We already knew that Warner Bros. had picked up David Dobkin's spec script Arthur & Lancelot, but now we know for how much and, more importantly, when we'll be seeing the flick.  Deadline reports that Warners paid $2 million to beat out Universal and Fox for the contemporary re-imaging of King Arthur and Sir Lancelot.  The movie, budgeted at $90 million, will be fast tracked for a March 15, 2013 release date and the purchase has basically killed Bryan Singer's remake of John Boorman's Excalibur and Guy Ritchie's non-remake but King Arthur movie also titled Excalibur.Dobkin told Steve that he hopes to begin filming in January in London and that he has basically rebuilt the Arthurian legend from the ground-up.  Hit the jump for Dobkin's explanation of what he's going for with Arthur & Lancelot.  There are currently no other films set to open on March 15, 2013.Here's what Dobkin (whose previous credits include the raunchy comedies Wedding Crashers and the upcoming The Change-Up) said he's done with the Arthurian legend for Arthur & Lancelot:

“I pulled the legend apart. I only kept a few things. I kept certain characters, I recreated the entire launch of the legend and why it starts the way that it starts, I don’t want to give away too much but it’s always had a flaw. I pulled the flaws out, I reinvented the characters as grounded characters. I took a much more realistic and grounded approach towards everybody, you know why would this character be this way and why would this character be that way? You know Arthur’s superpower is compassion and vision. I will tell you this, the whole thing is wrapped around the birth of democracy as a concept and it’s positing Arthur as the first man to say all men are created equal.”

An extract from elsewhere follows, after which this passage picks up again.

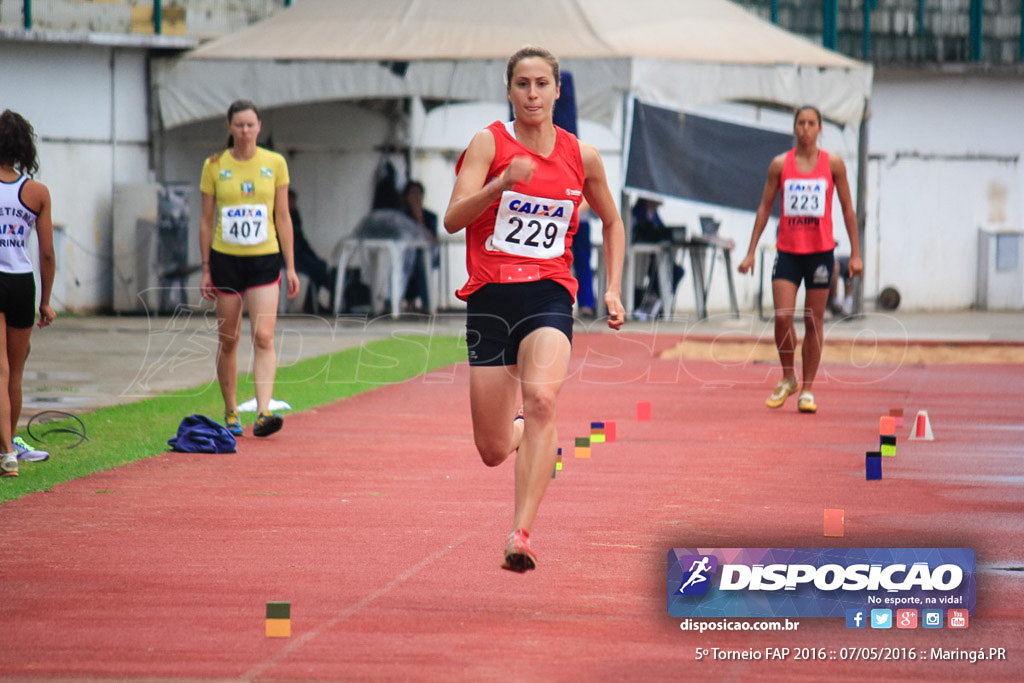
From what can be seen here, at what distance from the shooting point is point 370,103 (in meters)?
23.2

Hopefully Dobkin has found a way to crack the Arthurian legend because many have tried and only Monty Python and the Holy Grail has succeeded in making a good movie.  We heard this same song and dance back in 2004 with Antoine Fuqua's King Arthur.  It was going to be "gritty" and "realistic" and "grounded" and I want none of those things from the stuff of legend.  Legends are supposed to be larger than life and spark our imaginations.  How is taking a "realistic" approach better?